Die Vorträge im Forum I griffen viele dieser und weiterer Aspekte beispielhaft auf. Dies wurde bereichert durch die Diskussion mit dem Publikum.
In ihrem Vortrag „Auf dem Weg zur fahrradfreundlichen Region“ verdeutlichten Werner Wingenfeld, Stadtbaurat bei der Bundesstadt Bonn und Dr. Mehmet H. Sarikaya, Leiter des Planungsamtes des Rhein-Sieg-Kreises, dass Radverkehr nicht an kommunalen Grenzen aufhört und man das Potenzial für mehr Radverkehr durch gemeinsame Kooperation deutlich besser ausschöpfen kann.
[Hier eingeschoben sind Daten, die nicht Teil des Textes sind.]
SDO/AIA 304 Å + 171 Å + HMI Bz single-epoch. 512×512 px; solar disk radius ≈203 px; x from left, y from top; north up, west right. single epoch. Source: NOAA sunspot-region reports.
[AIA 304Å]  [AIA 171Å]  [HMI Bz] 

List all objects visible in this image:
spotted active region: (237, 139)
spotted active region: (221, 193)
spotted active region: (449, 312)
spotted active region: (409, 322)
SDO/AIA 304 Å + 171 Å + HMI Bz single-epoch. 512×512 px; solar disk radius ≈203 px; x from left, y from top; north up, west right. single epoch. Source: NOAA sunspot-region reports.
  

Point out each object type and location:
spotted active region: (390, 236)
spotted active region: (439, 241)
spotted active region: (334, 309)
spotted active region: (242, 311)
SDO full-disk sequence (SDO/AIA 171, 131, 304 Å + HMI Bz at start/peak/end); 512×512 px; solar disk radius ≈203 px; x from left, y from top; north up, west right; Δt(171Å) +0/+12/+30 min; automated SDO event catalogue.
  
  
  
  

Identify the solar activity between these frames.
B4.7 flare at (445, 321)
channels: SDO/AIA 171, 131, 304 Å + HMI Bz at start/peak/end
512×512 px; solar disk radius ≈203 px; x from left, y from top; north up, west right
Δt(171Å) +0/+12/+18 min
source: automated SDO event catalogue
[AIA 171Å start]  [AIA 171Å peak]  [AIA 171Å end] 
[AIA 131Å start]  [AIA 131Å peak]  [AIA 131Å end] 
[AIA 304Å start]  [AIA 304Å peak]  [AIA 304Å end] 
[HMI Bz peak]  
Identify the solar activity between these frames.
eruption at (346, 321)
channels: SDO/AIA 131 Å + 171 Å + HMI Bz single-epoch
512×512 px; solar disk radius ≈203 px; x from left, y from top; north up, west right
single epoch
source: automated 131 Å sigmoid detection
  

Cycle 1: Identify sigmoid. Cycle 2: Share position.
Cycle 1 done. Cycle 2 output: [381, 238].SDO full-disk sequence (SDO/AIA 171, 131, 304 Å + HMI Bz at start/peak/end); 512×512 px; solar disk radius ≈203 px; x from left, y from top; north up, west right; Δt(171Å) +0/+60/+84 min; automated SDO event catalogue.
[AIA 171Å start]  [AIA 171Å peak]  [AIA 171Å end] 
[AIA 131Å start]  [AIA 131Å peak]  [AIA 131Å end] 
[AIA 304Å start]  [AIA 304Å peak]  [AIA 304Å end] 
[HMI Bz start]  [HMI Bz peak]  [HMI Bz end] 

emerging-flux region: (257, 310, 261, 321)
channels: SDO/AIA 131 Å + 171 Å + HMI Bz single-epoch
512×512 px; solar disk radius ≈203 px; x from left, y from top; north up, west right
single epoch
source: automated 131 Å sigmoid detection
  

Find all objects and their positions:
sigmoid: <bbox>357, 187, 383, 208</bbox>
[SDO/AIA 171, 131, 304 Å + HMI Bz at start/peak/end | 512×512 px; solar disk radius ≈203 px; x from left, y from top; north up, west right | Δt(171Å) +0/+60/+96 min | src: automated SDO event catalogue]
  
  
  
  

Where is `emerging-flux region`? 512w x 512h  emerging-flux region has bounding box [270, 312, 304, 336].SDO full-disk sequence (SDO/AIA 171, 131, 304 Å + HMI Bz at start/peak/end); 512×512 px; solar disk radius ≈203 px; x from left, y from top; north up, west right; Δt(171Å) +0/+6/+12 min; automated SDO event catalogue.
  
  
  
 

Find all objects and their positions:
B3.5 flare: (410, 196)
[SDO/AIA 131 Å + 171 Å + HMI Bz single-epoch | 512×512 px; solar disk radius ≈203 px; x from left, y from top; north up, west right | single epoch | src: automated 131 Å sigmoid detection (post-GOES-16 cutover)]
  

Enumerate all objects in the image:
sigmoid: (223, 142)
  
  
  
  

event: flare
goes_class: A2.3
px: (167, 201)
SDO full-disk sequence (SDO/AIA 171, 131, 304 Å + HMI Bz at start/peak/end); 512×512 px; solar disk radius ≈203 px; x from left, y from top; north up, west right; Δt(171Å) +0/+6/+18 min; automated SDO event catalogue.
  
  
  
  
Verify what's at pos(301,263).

Bonn hat große Ambitionen, sich als Fahrradhauptstadt 2020 zu positionieren und den Radverkehr bis 2020 von 12% auf 25% zu steigern. Der umliegende Rhein-Sieg-Kreis hat ein Potenzial von 15-30% für den Radverkehr ausgemacht und ein Radverkehrskonzept auf den Weg gebracht. Im Mittelpunkt der Bemühungen stehen bei beiden Akteuren die Sicherheit und Zufriedenheit der Radfahrenden. Ein wichtiges gemeinsames Projekt ist die Weiterentwicklung der Idee eines Radschnellweges in der Region, der wichtige Quellen und Ziele des Radverkehrs verbindet. Zwar war die Teilnahme am Planungswettbewerb Radschnellwege NRW nicht erfolgreich, dennoch hat man sich darauf verständigt, gemeinsam an dem Thema weiter zu arbeiten. Stadt Bonn und Rhein-Sieg-Kreis haben einen gemeinsamen Arbeitskreis zum Thema Radschnellwege und gemeinsame Sitzungen der Verkehrsausschüsse und somit auch eine institutionelle Struktur der Zusammenarbeit gefunden. Zudem wurde der gute Austausch auf kurzem Wege betont. Eine Herausforderung für die Weiterentwicklung der Radverkehrsförderung in der Region sind die finanziellen Rahmenbedingungen für den Ausbau der Infrastruktur.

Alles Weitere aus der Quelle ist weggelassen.